Copy the lines of the records below verbatim, starting at the line that contains "Would the point" and ending at the end of the records.

[start]

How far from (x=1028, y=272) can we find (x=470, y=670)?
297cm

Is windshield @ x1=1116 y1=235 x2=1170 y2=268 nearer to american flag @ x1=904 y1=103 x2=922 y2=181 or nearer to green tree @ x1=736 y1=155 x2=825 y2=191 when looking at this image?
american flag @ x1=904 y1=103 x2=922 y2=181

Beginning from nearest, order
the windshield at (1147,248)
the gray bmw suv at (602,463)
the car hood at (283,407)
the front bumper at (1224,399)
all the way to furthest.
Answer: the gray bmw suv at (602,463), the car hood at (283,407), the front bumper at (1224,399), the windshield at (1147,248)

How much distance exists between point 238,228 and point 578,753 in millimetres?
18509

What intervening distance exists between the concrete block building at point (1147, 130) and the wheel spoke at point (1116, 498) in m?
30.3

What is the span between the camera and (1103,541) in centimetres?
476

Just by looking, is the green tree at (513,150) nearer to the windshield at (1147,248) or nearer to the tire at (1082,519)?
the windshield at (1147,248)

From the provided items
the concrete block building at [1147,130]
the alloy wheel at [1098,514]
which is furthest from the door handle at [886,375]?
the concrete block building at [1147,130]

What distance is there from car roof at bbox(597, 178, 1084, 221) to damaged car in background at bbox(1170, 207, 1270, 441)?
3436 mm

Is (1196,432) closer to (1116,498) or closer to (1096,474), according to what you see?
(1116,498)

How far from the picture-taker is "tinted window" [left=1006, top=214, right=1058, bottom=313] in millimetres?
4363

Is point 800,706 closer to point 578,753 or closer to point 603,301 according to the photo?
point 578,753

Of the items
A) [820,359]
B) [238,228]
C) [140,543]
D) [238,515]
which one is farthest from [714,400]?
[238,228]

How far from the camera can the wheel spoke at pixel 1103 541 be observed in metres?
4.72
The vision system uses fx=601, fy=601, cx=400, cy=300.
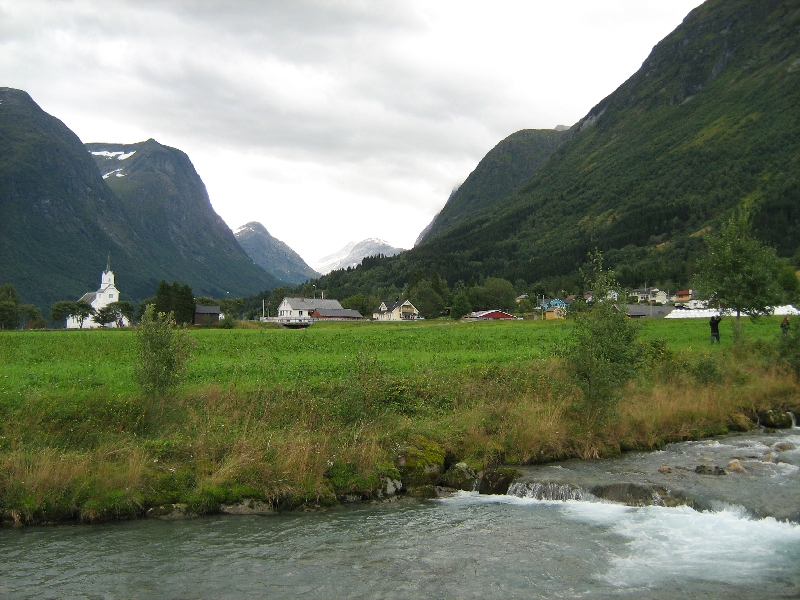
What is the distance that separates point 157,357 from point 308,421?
6.69 meters

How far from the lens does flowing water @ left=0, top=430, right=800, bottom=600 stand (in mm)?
13789

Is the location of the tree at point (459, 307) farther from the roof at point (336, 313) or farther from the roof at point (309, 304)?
the roof at point (309, 304)

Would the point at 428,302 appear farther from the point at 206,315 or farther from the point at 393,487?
the point at 393,487

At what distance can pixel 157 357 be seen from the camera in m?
24.5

[end]

(Task output)
Would the point at 428,302 appear farther from the point at 206,315 or farther from the point at 393,487?
the point at 393,487

At what distance can pixel 157 357 be seen from the camera in m?
24.5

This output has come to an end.